Calling this year’s selection of non-PC films an “alarm,” he added, “I’m happy that difficult films and disturbing films…are still being made. The discussions around all these topics should still exist.”

Controversial and challenging movies are part of the festival’s DNA. TIFF was founded at a time when Romania was still struggling through the doldrums of the post-Soviet era, as cinemas across the country were shutting down and risqué programming was “the only thing that could somehow shake the viewers who had become numb,” said Chirilov.

“TIFF started as a festival with very provocative content. We always had very edgy openings,” he said. Pointing to examples like Park Chan-wook’s “Old Boy,” Michael Haneke’s “Funny Games,” and Michael Moore’s “Bowling for Columbine,” he said. “We didn’t have comedies or feel-good films just to play it safe and attract a crowd.”

That strategy helped TIFF build a core audience of cineastes and industry professionals.

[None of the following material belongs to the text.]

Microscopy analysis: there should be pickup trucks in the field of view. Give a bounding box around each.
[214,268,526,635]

More recently, “we started to work on audience development, and we tried to attract more types of [viewers],” said Chirilov, calling recent openers, like Fatih Akin’s “Soul Kitchen” and “6.9 on the Richter Scale,” a musical comedy from Romania’s Nae Caranfil, “easy auteur films that had a mass appeal.”

The selection of the controversial “Foxtrot” to open TIFF’s 17th edition is a return to the festival’s roots—a break from the “more harmless” openings of the recent past, said Chirilov. “You have to stay true to your festival identity,” he added.

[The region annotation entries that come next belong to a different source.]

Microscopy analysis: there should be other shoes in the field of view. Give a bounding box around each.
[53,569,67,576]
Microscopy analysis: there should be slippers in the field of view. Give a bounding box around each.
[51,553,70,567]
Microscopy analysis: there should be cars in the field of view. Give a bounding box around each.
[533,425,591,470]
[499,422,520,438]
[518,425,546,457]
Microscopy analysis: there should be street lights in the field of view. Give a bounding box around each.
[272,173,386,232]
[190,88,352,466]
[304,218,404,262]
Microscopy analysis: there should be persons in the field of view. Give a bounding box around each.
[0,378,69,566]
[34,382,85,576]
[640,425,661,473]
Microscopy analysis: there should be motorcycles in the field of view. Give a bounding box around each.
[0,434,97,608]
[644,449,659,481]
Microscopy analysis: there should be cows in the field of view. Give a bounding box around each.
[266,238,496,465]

Running parallel to the main competition is an eclectic selection of side bars such as Back in the USSR, which will present digitally restored versions of iconic, nostalgic and subversive films that rocked the Communist bloc before the fall of the Soviet Union, and an irreverent program of low-budget schlock curated by Prague’s Shockproof Film Festival. “It’s a bit frivolous, it’s a bit serious, it’s a bit provocative,” said Chirilov. “It’s a bit of everything.”

Continuing its commitment to filmmaking from around the region, TIFF will again roll out the red carpet for its annual Hungarian Day celebration, which features a selection of new Hungarian films alongside tributes to iconic helmers István Szabó and Márta Mészáros. Focus Bulgaria offers a snapshot of daring contemporary cinema from Romania’s southern neighbor, including 2017 Un Certain Regard selection “Directions,” by Stephan Komandarev.

On May 30, the curtain rises on Romanian Days, the highly anticipated spotlight of new films from the country’s established and emerging filmmakers. Included among the 13 features and 22 shorts are two auspicious debuts, Adina Pintilie’s Berlin Golden Bear-winning “Touch Me Not,” and Andrei Cretulescu’s black comedy “Charleston,” that point to a promising future for a new generation of Romanian filmmakers.

“They are not so keen to follow the very strict aesthetics of the Romanian New Wave,” said festival director and veteran helmer Tudor Giurgiu (“Love Sick”), citing the emergence of directors “who want to try different narrative formulas.”

“I think they want to play a bit, they want to try different genres,” he said. “They want to get out of the box and go through the very risky areas which are more related to experimental film, to expos[ing] yourself as a filmmaker.”

While the past decade has groomed a generation of festival darlings, such as Palme d’Or-winner Cristian Mungiu (“4 Months, 3 Weeks and 2 Days”) and the critically acclaimed Cristi Puiu (“Sieranevada”), the “new new wave” is breaking out into horror, romcom, and commercial crowd-pleasers. “From now on, there will be many surprises,” said Giurgiu.

The Transilvania Intl. Film Festival runs May 25-June 3.